(Dataset entries)
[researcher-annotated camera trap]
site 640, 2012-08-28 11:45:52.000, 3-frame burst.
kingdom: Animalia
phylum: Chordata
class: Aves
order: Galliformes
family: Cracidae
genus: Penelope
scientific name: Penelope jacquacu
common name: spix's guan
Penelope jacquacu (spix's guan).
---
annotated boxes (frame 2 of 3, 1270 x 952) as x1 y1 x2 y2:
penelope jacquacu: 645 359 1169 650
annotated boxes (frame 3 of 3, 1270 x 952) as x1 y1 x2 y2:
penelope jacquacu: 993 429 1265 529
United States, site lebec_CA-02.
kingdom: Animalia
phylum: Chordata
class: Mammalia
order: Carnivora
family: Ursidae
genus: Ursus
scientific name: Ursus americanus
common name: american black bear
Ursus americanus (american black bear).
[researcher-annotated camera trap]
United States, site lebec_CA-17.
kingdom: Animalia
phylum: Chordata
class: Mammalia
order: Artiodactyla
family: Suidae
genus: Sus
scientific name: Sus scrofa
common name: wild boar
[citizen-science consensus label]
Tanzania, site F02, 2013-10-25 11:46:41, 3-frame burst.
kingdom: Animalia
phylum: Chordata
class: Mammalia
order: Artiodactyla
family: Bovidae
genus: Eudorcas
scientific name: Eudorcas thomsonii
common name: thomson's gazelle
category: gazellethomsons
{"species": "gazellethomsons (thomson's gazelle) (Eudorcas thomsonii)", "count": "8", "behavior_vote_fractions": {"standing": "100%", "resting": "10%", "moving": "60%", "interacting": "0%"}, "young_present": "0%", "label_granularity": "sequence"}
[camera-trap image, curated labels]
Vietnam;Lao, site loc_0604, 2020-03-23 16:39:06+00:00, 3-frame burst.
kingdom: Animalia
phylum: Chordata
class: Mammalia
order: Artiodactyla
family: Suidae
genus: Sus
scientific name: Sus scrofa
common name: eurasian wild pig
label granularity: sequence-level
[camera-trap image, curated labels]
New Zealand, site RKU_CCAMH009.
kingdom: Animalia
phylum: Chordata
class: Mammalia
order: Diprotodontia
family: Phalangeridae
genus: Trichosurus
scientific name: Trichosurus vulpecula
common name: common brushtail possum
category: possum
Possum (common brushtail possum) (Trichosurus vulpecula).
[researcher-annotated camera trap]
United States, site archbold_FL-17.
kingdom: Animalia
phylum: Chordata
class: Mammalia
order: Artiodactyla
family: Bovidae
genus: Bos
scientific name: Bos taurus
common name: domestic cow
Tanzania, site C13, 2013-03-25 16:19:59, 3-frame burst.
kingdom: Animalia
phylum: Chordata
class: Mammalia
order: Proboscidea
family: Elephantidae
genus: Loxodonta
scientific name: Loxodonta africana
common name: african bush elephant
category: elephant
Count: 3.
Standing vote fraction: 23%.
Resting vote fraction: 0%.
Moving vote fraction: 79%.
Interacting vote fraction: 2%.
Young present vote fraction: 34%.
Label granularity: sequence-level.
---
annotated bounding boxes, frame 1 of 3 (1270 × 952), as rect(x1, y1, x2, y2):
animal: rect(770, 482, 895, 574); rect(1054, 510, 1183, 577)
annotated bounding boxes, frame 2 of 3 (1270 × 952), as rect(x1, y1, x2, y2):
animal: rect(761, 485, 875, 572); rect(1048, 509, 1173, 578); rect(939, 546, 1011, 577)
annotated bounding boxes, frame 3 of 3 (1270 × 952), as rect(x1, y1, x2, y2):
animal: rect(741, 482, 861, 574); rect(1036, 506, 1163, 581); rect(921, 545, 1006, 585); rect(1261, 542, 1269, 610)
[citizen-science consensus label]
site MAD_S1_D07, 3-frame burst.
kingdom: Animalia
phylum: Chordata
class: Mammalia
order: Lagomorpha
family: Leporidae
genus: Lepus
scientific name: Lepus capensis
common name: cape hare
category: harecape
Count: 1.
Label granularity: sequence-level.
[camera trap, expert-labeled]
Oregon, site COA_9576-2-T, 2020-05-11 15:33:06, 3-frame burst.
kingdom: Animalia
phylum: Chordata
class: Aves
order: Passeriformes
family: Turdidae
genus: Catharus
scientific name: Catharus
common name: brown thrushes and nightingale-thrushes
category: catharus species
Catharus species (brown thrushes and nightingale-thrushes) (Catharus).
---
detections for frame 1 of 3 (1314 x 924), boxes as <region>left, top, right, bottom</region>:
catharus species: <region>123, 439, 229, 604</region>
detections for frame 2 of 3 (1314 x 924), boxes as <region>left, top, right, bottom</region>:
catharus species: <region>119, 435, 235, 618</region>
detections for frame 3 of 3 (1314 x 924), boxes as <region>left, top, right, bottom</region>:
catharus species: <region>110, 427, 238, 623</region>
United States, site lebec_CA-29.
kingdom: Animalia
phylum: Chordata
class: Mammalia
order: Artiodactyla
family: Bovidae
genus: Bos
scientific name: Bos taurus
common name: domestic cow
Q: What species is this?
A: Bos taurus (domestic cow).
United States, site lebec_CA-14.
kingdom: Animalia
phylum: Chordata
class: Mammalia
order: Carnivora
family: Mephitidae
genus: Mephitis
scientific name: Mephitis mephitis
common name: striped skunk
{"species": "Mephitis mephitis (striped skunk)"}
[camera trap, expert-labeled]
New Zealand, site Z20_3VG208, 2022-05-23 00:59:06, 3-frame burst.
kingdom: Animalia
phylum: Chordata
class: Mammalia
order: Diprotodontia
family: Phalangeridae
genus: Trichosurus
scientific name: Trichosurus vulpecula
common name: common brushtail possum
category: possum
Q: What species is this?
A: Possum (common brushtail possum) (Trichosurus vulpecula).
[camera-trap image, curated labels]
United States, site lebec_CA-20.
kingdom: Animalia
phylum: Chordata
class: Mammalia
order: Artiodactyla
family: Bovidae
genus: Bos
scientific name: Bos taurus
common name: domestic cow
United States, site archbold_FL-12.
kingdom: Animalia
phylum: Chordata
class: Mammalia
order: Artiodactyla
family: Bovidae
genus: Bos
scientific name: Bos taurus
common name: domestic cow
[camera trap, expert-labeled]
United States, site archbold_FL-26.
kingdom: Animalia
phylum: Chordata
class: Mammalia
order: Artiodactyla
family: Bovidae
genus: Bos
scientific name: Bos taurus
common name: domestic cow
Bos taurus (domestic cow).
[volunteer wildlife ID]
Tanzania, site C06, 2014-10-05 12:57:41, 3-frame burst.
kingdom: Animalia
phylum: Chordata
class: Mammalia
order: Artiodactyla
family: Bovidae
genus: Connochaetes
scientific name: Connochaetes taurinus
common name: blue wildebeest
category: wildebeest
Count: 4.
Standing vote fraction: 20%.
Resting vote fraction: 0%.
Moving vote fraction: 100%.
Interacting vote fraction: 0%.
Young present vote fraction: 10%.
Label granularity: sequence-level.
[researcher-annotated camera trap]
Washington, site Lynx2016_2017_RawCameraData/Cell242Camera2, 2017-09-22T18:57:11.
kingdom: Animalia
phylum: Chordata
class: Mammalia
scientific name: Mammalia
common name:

(ASSIGNMENT) Print every line you see above, exactly as written.

(RESPONSE TO THIS TASK)
[researcher-annotated camera trap]
site 640, 2012-08-28 11:45:52.000, 3-frame burst.
kingdom: Animalia
phylum: Chordata
class: Aves
order: Galliformes
family: Cracidae
genus: Penelope
scientific name: Penelope jacquacu
common name: spix's guan
Penelope jacquacu (spix's guan).
---
annotated boxes (frame 2 of 3, 1270 x 952) as x1 y1 x2 y2:
penelope jacquacu: 645 359 1169 650
annotated boxes (frame 3 of 3, 1270 x 952) as x1 y1 x2 y2:
penelope jacquacu: 993 429 1265 529
United States, site lebec_CA-02.
kingdom: Animalia
phylum: Chordata
class: Mammalia
order: Carnivora
family: Ursidae
genus: Ursus
scientific name: Ursus americanus
common name: american black bear
Ursus americanus (american black bear).
[researcher-annotated camera trap]
United States, site lebec_CA-17.
kingdom: Animalia
phylum: Chordata
class: Mammalia
order: Artiodactyla
family: Suidae
genus: Sus
scientific name: Sus scrofa
common name: wild boar
[citizen-science consensus label]
Tanzania, site F02, 2013-10-25 11:46:41, 3-frame burst.
kingdom: Animalia
phylum: Chordata
class: Mammalia
order: Artiodactyla
family: Bovidae
genus: Eudorcas
scientific name: Eudorcas thomsonii
common name: thomson's gazelle
category: gazellethomsons
{"species": "gazellethomsons (thomson's gazelle) (Eudorcas thomsonii)", "count": "8", "behavior_vote_fractions": {"standing": "100%", "resting": "10%", "moving": "60%", "interacting": "0%"}, "young_present": "0%", "label_granularity": "sequence"}
[camera-trap image, curated labels]
Vietnam;Lao, site loc_0604, 2020-03-23 16:39:06+00:00, 3-frame burst.
kingdom: Animalia
phylum: Chordata
class: Mammalia
order: Artiodactyla
family: Suidae
genus: Sus
scientific name: Sus scrofa
common name: eurasian wild pig
label granularity: sequence-level
[camera-trap image, curated labels]
New Zealand, site RKU_CCAMH009.
kingdom: Animalia
phylum: Chordata
class: Mammalia
order: Diprotodontia
family: Phalangeridae
genus: Trichosurus
scientific name: Trichosurus vulpecula
common name: common brushtail possum
category: possum
Possum (common brushtail possum) (Trichosurus vulpecula).
[researcher-annotated camera trap]
United States, site archbold_FL-17.
kingdom: Animalia
phylum: Chordata
class: Mammalia
order: Artiodactyla
family: Bovidae
genus: Bos
scientific name: Bos taurus
common name: domestic cow
Tanzania, site C13, 2013-03-25 16:19:59, 3-frame burst.
kingdom: Animalia
phylum: Chordata
class: Mammalia
order: Proboscidea
family: Elephantidae
genus: Loxodonta
scientific name: Loxodonta africana
common name: african bush elephant
category: elephant
Count: 3.
Standing vote fraction: 23%.
Resting vote fraction: 0%.
Moving vote fraction: 79%.
Interacting vote fraction: 2%.
Young present vote fraction: 34%.
Label granularity: sequence-level.
---
annotated bounding boxes, frame 1 of 3 (1270 × 952), as rect(x1, y1, x2, y2):
animal: rect(770, 482, 895, 574); rect(1054, 510, 1183, 577)
annotated bounding boxes, frame 2 of 3 (1270 × 952), as rect(x1, y1, x2, y2):
animal: rect(761, 485, 875, 572); rect(1048, 509, 1173, 578); rect(939, 546, 1011, 577)
annotated bounding boxes, frame 3 of 3 (1270 × 952), as rect(x1, y1, x2, y2):
animal: rect(741, 482, 861, 574); rect(1036, 506, 1163, 581); rect(921, 545, 1006, 585); rect(1261, 542, 1269, 610)
[citizen-science consensus label]
site MAD_S1_D07, 3-frame burst.
kingdom: Animalia
phylum: Chordata
class: Mammalia
order: Lagomorpha
family: Leporidae
genus: Lepus
scientific name: Lepus capensis
common name: cape hare
category: harecape
Count: 1.
Label granularity: sequence-level.
[camera trap, expert-labeled]
Oregon, site COA_9576-2-T, 2020-05-11 15:33:06, 3-frame burst.
kingdom: Animalia
phylum: Chordata
class: Aves
order: Passeriformes
family: Turdidae
genus: Catharus
scientific name: Catharus
common name: brown thrushes and nightingale-thrushes
category: catharus species
Catharus species (brown thrushes and nightingale-thrushes) (Catharus).
---
detections for frame 1 of 3 (1314 x 924), boxes as <region>left, top, right, bottom</region>:
catharus species: <region>123, 439, 229, 604</region>
detections for frame 2 of 3 (1314 x 924), boxes as <region>left, top, right, bottom</region>:
catharus species: <region>119, 435, 235, 618</region>
detections for frame 3 of 3 (1314 x 924), boxes as <region>left, top, right, bottom</region>:
catharus species: <region>110, 427, 238, 623</region>
United States, site lebec_CA-29.
kingdom: Animalia
phylum: Chordata
class: Mammalia
order: Artiodactyla
family: Bovidae
genus: Bos
scientific name: Bos taurus
common name: domestic cow
Q: What species is this?
A: Bos taurus (domestic cow).
United States, site lebec_CA-14.
kingdom: Animalia
phylum: Chordata
class: Mammalia
order: Carnivora
family: Mephitidae
genus: Mephitis
scientific name: Mephitis mephitis
common name: striped skunk
{"species": "Mephitis mephitis (striped skunk)"}
[camera trap, expert-labeled]
New Zealand, site Z20_3VG208, 2022-05-23 00:59:06, 3-frame burst.
kingdom: Animalia
phylum: Chordata
class: Mammalia
order: Diprotodontia
family: Phalangeridae
genus: Trichosurus
scientific name: Trichosurus vulpecula
common name: common brushtail possum
category: possum
Q: What species is this?
A: Possum (common brushtail possum) (Trichosurus vulpecula).
[camera-trap image, curated labels]
United States, site lebec_CA-20.
kingdom: Animalia
phylum: Chordata
class: Mammalia
order: Artiodactyla
family: Bovidae
genus: Bos
scientific name: Bos taurus
common name: domestic cow
United States, site archbold_FL-12.
kingdom: Animalia
phylum: Chordata
class: Mammalia
order: Artiodactyla
family: Bovidae
genus: Bos
scientific name: Bos taurus
common name: domestic cow
[camera trap, expert-labeled]
United States, site archbold_FL-26.
kingdom: Animalia
phylum: Chordata
class: Mammalia
order: Artiodactyla
family: Bovidae
genus: Bos
scientific name: Bos taurus
common name: domestic cow
Bos taurus (domestic cow).
[volunteer wildlife ID]
Tanzania, site C06, 2014-10-05 12:57:41, 3-frame burst.
kingdom: Animalia
phylum: Chordata
class: Mammalia
order: Artiodactyla
family: Bovidae
genus: Connochaetes
scientific name: Connochaetes taurinus
common name: blue wildebeest
category: wildebeest
Count: 4.
Standing vote fraction: 20%.
Resting vote fraction: 0%.
Moving vote fraction: 100%.
Interacting vote fraction: 0%.
Young present vote fraction: 10%.
Label granularity: sequence-level.
[researcher-annotated camera trap]
Washington, site Lynx2016_2017_RawCameraData/Cell242Camera2, 2017-09-22T18:57:11.
kingdom: Animalia
phylum: Chordata
class: Mammalia
scientific name: Mammalia
common name:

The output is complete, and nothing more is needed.